Russell continues his hot run after The Fighter and Silver Linings Playbook with this sharp, vigorous and thoroughly enjoyable late '70s caper, again drawing top notch work from his players. Not least pot-bellied Bale as Irving Rosenfeld, the balding, seedy con man at the centre of this labyrinthine tale. This is a performer who really immerses himself in the role – he's virtually unrecognisable as he weaves his way through a complicated scam to take down various politicos and mobsters in New Jersey. He sports tasteless 1978 fashions and imbues the character with just the right shading as he sees his life lose control by the forces overtaking him.
Gorgeous Adams is his partner in crime Sydney, the beautiful girl he initially believes is out of his league but falls for his unkempt charms – proving more than a match for him.

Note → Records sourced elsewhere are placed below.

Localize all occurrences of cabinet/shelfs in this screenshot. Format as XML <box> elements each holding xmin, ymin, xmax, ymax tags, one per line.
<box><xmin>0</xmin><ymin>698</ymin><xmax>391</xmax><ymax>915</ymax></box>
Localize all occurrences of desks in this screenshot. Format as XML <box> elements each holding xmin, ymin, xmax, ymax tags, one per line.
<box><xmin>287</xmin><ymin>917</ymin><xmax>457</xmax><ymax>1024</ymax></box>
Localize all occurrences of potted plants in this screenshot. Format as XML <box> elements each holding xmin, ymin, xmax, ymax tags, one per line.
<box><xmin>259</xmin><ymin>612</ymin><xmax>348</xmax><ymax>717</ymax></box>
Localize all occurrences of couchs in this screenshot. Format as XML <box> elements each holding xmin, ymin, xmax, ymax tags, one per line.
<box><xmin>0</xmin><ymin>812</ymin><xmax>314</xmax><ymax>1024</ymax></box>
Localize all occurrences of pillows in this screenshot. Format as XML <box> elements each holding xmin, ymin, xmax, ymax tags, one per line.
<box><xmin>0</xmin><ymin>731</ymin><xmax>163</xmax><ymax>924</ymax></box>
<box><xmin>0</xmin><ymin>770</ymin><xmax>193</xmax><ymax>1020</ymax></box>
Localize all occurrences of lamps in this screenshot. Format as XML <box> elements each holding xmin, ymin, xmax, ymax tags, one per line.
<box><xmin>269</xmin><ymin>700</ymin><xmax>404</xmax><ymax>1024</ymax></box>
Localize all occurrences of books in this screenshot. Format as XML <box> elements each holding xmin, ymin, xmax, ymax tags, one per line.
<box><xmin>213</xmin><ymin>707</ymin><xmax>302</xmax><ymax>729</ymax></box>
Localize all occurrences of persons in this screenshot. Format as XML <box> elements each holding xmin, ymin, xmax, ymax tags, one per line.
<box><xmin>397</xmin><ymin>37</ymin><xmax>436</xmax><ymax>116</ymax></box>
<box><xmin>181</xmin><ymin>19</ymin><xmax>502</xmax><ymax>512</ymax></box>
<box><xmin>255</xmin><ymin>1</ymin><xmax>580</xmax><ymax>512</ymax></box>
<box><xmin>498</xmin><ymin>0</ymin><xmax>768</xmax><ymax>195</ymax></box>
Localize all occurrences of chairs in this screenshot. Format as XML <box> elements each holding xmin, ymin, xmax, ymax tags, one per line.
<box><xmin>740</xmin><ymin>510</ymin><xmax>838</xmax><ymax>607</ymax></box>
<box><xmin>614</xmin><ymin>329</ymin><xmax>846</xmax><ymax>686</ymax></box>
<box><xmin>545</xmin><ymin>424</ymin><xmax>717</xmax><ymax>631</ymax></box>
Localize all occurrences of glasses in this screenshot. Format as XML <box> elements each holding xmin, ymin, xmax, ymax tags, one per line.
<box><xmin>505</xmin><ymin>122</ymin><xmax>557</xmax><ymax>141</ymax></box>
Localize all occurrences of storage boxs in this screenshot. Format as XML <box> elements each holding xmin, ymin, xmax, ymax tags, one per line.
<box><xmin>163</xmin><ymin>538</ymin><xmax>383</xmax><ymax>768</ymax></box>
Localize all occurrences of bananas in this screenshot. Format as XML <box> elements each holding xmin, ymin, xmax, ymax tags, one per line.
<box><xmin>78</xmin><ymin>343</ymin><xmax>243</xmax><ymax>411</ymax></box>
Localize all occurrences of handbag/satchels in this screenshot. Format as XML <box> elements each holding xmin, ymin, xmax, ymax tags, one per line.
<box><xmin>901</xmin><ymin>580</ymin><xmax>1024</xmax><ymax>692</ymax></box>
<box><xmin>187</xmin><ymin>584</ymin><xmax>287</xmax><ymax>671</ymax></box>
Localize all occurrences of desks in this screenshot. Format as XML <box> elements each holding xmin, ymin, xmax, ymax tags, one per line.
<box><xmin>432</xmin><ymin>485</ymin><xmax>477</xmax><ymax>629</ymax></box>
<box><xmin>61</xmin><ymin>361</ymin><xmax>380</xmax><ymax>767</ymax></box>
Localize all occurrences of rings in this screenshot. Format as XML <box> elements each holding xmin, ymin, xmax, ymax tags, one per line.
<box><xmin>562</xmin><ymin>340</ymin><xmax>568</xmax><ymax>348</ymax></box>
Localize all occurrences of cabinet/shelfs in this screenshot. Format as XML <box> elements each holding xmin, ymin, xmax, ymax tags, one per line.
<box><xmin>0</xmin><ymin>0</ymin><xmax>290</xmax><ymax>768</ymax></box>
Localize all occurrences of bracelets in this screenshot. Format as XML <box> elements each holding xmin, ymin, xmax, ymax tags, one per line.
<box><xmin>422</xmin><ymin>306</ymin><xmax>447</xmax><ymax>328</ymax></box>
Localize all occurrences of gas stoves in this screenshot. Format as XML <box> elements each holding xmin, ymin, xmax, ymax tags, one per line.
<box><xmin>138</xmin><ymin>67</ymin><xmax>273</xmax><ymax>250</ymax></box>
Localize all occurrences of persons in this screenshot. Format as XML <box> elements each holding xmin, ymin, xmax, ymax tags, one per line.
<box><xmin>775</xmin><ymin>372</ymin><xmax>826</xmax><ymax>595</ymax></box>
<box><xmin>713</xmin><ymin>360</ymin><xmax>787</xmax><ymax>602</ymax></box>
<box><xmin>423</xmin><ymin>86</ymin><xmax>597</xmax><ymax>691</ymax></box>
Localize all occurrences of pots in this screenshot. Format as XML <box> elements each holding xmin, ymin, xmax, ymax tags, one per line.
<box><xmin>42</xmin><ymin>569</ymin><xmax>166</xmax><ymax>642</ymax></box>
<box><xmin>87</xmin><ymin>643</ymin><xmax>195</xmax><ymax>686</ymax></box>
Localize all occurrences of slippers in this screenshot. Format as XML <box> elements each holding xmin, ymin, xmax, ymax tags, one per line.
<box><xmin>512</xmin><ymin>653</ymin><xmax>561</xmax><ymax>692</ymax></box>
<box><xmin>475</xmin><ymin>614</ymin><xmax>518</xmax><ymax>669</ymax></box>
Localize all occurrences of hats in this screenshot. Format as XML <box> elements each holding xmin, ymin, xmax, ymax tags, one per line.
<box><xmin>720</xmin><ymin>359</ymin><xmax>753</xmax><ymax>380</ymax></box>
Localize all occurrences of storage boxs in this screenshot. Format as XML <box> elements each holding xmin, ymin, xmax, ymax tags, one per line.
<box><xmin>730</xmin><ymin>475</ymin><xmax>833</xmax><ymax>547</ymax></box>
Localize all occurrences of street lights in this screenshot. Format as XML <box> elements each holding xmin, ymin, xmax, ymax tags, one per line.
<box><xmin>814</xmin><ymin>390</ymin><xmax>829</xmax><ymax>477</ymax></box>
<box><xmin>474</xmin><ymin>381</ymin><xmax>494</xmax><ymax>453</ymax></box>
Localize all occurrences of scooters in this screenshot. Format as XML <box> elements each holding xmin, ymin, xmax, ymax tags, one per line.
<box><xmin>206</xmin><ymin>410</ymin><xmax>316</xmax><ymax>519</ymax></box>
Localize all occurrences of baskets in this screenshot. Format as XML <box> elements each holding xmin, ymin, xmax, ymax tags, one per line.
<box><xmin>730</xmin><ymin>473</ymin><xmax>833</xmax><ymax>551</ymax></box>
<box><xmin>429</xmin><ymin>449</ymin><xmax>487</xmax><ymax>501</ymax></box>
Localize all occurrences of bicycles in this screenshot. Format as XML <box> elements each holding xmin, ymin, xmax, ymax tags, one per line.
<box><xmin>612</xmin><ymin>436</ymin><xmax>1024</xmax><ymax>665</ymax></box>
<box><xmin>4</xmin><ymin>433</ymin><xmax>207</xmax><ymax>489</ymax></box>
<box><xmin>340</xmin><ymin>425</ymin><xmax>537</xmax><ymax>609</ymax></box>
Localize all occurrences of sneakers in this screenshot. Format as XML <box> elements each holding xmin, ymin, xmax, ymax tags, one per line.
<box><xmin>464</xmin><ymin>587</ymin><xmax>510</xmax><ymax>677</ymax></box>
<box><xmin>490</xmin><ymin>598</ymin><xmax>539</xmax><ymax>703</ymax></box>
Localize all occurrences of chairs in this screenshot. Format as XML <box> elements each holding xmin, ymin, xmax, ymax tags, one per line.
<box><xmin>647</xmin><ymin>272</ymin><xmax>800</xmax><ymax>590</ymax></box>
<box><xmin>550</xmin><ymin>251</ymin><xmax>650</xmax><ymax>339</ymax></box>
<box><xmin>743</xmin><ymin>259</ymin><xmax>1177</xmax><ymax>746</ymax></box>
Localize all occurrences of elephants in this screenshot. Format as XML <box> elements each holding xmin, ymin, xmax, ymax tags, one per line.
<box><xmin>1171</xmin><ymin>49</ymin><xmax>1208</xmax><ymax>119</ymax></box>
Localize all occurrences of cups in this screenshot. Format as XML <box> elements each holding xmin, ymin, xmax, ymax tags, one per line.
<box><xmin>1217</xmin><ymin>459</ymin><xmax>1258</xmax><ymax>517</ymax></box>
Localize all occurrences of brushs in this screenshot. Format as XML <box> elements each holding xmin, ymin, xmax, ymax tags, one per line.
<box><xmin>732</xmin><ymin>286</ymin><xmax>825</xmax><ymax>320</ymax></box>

Adams is excellent at portraying the trashy flightiness of this confused individual, especially as she's attracted to the FBI agent (Cooper) who forces them into conducting the operation to nail the moneymen. Cooper is mightily impressive as he gets ideas above his station, abusing his boss (Louis CK) and succumbing to illegal substances.
There is a freshness and vitality to these broad performances that is beguiling. They go for the high notes, instilling their roles with high energy wit and heart. They're an absolute joy to watch, as is the wonderful Lawrence as Rosenfeld's temperamental wife with a low tolerance for alcohol. She comes into her own in the second half, upsetting the apple cart with her lack of knowledge about the clandestine operation. She paints the role in bold, funny strokes, a marvellously vivid portrayal of an unhappy woman seeking attention. Lawrence is a remarkably gifted actress and almost walks away with the movie, but it's too much of an ensemble piece for a winner to be declared. Renner is also very fine as the good-hearted New Jersey mayor conducting illegal practices with the best of intentions, the first victim of the scheme. They all deserve one big Oscar.
There is a plentiful supply of '70s hits on the soundtrack, but these are used most judiciously to highlight the tensions, emotions and ructions the protagonists undergo. Director Russell is on cracking form here, infusing the tale with a cheeky exuberance that is wholly persuasive. The scene where De Niro cameos, questioning a supposed sheikh, is electric and the whole enterprise is rounded off with a sting set-up that indeed satisfyingly reminds one slightly of the 1973 Sting.
One minor quibble is the movie's length. Need it be that long? Then again, there is much to juggle but Russell deftly does it, delivering a vibrant, energetically entertaining escapade that is well worth your time.
EXTRAS ★★ Just a making-of featurette (16:37); and 11 deleted scenes.